**Exercise instructions**: Reproduce the entries character for character, from their first line through the line that contains "114L484 118V122H502L511 114V91L507", including both ends.

___ Provided information

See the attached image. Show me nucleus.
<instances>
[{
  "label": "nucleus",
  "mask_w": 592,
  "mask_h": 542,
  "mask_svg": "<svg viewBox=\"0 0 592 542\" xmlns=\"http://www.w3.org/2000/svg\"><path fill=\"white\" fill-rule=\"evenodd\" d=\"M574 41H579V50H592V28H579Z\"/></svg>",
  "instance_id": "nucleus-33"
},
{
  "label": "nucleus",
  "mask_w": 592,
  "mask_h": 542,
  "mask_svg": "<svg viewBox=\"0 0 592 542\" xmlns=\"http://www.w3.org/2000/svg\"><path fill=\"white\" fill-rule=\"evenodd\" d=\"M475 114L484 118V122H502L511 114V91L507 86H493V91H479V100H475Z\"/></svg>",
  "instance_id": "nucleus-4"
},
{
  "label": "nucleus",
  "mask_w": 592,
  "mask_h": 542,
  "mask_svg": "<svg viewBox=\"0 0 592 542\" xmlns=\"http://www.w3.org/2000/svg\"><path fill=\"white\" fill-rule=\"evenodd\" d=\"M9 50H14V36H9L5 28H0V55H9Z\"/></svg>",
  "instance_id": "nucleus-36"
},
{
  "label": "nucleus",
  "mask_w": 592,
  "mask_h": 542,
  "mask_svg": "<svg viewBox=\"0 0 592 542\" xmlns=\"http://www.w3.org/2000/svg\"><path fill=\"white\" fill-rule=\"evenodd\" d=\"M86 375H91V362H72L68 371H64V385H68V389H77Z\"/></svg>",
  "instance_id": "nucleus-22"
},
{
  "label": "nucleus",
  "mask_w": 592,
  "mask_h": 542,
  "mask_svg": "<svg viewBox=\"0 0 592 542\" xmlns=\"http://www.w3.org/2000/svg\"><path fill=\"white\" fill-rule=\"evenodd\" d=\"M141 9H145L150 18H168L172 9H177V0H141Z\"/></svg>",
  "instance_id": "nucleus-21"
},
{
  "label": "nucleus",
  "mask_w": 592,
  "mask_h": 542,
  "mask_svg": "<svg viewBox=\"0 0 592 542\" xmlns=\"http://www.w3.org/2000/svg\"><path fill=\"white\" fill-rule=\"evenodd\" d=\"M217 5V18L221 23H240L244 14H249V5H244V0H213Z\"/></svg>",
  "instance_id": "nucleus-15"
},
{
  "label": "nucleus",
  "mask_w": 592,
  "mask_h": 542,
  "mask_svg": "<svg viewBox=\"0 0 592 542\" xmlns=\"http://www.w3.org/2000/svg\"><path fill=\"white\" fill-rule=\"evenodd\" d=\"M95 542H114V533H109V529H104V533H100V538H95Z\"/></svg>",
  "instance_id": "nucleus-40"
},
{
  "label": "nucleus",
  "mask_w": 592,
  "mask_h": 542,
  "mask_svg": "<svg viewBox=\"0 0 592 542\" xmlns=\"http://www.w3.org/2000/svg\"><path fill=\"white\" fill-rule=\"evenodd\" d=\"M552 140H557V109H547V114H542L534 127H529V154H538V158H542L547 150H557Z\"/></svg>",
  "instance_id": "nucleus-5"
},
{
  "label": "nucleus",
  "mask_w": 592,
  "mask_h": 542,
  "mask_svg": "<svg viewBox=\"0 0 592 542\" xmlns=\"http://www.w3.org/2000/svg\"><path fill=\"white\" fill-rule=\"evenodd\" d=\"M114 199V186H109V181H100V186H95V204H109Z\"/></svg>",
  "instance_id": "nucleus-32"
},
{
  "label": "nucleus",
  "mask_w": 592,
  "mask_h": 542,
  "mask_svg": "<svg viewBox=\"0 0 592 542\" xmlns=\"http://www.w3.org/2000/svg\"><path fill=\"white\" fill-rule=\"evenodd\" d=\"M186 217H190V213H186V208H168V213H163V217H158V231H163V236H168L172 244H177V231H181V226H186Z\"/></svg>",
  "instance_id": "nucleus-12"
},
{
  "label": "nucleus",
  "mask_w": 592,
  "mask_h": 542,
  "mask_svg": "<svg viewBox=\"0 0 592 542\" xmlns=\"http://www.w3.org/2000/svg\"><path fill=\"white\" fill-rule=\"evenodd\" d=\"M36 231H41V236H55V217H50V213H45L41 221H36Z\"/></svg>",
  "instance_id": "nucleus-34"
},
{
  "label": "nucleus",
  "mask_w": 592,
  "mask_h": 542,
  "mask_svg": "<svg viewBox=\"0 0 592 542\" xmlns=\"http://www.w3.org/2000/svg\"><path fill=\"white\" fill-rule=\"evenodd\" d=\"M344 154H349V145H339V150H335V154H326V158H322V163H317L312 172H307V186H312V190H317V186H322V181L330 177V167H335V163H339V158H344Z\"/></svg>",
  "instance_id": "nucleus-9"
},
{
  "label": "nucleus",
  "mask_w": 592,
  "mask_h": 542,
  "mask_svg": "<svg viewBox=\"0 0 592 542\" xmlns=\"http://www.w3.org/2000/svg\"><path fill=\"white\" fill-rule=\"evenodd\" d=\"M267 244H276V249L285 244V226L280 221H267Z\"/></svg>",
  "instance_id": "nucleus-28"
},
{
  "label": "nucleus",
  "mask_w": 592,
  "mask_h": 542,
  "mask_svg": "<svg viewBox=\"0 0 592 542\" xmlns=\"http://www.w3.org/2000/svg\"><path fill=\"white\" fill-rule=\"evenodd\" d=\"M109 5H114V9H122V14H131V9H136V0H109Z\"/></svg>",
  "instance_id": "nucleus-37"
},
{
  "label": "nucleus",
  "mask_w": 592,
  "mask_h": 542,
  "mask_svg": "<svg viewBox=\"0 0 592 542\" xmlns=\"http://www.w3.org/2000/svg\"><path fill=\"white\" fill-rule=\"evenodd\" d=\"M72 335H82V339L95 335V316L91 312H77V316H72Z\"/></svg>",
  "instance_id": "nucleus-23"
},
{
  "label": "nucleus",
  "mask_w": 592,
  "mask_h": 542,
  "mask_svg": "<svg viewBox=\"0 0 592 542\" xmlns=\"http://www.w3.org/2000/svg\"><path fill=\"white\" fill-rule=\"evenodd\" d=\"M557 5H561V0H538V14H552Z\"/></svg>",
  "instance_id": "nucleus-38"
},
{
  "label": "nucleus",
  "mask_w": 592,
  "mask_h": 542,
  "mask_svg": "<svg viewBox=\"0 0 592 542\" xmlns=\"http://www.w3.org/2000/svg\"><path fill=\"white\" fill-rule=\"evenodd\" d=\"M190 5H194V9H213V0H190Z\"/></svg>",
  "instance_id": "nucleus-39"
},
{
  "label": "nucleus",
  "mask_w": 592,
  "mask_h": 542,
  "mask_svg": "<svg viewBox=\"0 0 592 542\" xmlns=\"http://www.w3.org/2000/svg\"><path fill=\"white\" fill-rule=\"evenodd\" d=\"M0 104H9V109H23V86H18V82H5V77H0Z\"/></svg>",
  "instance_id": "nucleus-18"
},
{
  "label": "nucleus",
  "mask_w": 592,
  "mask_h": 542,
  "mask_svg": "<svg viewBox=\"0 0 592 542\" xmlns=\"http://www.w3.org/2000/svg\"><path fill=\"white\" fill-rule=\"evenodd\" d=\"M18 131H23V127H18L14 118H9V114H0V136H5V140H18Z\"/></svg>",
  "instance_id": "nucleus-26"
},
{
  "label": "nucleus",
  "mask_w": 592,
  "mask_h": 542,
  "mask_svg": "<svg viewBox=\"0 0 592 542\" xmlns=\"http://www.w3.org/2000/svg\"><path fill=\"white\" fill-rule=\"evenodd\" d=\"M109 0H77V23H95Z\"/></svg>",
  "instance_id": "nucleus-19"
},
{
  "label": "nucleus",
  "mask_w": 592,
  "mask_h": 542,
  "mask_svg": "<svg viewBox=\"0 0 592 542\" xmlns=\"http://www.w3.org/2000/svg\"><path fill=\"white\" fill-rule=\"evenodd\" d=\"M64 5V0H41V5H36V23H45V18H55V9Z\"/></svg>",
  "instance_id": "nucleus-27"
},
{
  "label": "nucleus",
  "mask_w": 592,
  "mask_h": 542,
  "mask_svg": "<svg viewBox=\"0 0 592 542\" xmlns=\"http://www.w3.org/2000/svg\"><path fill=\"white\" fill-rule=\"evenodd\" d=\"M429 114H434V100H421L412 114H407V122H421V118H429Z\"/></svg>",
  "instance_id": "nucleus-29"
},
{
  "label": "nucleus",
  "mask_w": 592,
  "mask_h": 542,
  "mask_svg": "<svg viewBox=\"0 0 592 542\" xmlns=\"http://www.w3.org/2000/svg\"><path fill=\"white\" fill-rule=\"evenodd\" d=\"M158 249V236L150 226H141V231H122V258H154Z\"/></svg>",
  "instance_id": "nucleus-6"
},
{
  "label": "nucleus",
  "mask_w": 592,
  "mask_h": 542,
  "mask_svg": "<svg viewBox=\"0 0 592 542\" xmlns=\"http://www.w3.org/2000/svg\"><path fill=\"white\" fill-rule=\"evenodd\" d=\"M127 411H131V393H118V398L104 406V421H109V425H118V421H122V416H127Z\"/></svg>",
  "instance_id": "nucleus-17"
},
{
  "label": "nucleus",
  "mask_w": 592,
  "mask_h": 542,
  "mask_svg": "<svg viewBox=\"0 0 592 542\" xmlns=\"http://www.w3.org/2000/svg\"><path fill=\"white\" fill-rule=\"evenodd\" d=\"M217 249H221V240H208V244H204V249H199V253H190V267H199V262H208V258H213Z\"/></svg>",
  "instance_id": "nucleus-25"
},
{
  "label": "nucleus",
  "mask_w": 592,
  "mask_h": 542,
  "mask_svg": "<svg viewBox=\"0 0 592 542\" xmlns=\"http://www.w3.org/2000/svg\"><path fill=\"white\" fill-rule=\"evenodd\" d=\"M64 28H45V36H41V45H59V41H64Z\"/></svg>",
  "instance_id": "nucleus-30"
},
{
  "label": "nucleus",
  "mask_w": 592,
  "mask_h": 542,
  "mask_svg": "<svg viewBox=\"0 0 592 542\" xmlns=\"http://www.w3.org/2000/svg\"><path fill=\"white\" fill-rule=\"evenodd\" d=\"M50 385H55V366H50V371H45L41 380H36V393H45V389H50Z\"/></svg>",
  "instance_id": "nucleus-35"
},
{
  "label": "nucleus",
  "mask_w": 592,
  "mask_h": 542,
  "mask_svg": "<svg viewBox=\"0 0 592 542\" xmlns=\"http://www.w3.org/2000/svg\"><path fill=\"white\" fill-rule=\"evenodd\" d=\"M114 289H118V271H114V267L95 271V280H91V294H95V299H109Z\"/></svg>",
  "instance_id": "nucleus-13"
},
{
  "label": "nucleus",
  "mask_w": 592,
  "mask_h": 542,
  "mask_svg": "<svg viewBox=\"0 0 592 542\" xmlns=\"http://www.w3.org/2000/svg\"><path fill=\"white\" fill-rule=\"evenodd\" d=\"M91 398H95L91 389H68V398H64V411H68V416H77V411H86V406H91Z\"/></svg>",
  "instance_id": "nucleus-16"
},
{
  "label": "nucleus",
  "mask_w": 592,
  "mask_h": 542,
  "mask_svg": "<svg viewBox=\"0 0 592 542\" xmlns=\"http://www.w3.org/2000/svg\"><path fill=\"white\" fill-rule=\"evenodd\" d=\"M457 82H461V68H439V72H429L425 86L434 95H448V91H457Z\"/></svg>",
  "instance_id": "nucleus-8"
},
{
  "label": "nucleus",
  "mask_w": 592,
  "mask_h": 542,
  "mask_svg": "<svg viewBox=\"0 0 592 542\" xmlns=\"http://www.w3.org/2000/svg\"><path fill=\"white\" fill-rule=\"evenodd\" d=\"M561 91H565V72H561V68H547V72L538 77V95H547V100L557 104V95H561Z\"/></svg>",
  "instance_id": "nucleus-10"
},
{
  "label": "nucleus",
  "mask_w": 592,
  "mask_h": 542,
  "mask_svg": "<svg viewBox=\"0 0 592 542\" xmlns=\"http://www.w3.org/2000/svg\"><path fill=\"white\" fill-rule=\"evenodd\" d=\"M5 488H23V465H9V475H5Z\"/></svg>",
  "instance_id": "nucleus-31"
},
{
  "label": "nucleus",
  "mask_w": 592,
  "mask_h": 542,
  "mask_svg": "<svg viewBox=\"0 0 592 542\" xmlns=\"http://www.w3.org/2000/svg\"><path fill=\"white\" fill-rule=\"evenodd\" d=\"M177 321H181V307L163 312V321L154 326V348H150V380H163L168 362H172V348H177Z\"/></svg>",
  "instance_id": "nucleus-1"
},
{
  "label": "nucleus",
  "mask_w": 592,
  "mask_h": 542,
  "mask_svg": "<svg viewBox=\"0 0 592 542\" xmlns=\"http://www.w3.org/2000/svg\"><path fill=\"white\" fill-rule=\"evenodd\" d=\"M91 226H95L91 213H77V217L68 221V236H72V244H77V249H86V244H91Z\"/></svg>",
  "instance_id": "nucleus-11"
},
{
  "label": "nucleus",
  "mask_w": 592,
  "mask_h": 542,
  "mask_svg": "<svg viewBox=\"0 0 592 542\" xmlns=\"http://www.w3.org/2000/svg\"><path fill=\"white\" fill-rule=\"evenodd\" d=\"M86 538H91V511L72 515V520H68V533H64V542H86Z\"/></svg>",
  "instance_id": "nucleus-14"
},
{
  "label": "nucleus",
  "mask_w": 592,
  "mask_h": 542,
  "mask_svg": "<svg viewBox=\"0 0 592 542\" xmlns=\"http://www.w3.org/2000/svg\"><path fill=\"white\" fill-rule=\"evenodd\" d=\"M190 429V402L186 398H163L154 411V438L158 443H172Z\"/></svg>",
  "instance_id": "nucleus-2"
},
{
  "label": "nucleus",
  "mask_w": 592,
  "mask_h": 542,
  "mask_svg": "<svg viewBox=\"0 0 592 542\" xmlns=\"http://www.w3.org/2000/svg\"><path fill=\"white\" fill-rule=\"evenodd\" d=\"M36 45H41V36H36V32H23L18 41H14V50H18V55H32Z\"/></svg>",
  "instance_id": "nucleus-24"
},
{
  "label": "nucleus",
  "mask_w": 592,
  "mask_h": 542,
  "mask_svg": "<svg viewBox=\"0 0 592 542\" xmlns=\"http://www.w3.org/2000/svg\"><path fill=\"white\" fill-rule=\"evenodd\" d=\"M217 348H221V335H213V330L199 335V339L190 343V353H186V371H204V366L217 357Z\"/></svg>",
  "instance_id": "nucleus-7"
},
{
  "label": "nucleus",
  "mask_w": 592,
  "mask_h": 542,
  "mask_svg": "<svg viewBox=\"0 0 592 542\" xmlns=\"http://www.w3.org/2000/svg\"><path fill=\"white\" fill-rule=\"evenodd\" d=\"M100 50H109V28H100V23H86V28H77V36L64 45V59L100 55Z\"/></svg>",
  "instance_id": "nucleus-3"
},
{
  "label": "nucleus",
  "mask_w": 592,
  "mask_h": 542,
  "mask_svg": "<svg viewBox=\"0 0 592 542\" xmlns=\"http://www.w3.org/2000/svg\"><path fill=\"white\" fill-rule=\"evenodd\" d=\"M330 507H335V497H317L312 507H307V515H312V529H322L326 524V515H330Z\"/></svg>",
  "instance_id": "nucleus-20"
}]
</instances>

______

**Expected answer**:
See the attached image. Show me nucleus.
<instances>
[{
  "label": "nucleus",
  "mask_w": 592,
  "mask_h": 542,
  "mask_svg": "<svg viewBox=\"0 0 592 542\" xmlns=\"http://www.w3.org/2000/svg\"><path fill=\"white\" fill-rule=\"evenodd\" d=\"M574 41H579V50H592V28H579Z\"/></svg>",
  "instance_id": "nucleus-33"
},
{
  "label": "nucleus",
  "mask_w": 592,
  "mask_h": 542,
  "mask_svg": "<svg viewBox=\"0 0 592 542\" xmlns=\"http://www.w3.org/2000/svg\"><path fill=\"white\" fill-rule=\"evenodd\" d=\"M475 114L484 118V122H502L511 114V91L507 86H493V91H479V100H475Z\"/></svg>",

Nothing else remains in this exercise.